ABOUT THIS TASK »
Which lines of the entries contain the string "genus"? Please find them and copy them.

INFORMATION SHOWN »
☆ ☆ ☆

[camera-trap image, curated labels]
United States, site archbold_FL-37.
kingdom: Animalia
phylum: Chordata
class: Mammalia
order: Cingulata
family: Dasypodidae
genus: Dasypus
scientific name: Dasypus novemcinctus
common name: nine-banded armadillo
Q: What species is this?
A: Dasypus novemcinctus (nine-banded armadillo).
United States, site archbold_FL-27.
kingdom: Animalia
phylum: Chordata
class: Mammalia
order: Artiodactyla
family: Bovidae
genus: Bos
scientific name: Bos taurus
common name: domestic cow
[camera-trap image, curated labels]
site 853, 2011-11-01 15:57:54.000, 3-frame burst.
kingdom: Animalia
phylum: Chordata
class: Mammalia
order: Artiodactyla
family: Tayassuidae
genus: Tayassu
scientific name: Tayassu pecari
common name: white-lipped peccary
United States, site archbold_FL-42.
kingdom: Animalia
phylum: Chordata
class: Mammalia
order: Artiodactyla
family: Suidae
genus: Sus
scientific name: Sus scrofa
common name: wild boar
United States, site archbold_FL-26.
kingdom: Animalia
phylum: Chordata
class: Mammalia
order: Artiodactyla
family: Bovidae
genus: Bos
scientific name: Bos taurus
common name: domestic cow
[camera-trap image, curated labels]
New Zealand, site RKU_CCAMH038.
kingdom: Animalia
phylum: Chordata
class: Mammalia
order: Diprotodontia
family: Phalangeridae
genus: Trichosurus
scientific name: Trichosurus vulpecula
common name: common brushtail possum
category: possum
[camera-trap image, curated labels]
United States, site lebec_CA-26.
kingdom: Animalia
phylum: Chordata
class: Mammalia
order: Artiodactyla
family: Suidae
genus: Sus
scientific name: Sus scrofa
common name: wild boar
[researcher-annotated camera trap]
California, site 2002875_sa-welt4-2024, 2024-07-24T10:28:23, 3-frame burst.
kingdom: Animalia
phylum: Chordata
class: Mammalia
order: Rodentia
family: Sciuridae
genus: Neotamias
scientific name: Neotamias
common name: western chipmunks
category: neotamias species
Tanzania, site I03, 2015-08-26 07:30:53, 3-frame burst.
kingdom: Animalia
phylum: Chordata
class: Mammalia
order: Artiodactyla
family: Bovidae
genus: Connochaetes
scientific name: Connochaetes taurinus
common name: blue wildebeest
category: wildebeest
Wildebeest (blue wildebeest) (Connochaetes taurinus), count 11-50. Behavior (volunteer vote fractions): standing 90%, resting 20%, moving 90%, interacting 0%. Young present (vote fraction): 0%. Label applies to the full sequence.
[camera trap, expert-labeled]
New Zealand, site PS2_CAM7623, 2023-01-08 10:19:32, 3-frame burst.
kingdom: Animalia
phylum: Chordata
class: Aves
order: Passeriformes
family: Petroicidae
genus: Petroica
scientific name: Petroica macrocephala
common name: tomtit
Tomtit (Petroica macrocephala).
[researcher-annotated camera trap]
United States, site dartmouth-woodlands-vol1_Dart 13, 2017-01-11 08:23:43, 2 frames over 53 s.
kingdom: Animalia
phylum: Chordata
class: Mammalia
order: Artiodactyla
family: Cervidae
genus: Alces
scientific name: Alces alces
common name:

☆ ☆ ☆

FINISHED EXERCISE »
genus: Dasypus
genus: Bos
genus: Tayassu
genus: Sus
genus: Bos
genus: Trichosurus
genus: Sus
genus: Neotamias
genus: Connochaetes
genus: Petroica
genus: Alces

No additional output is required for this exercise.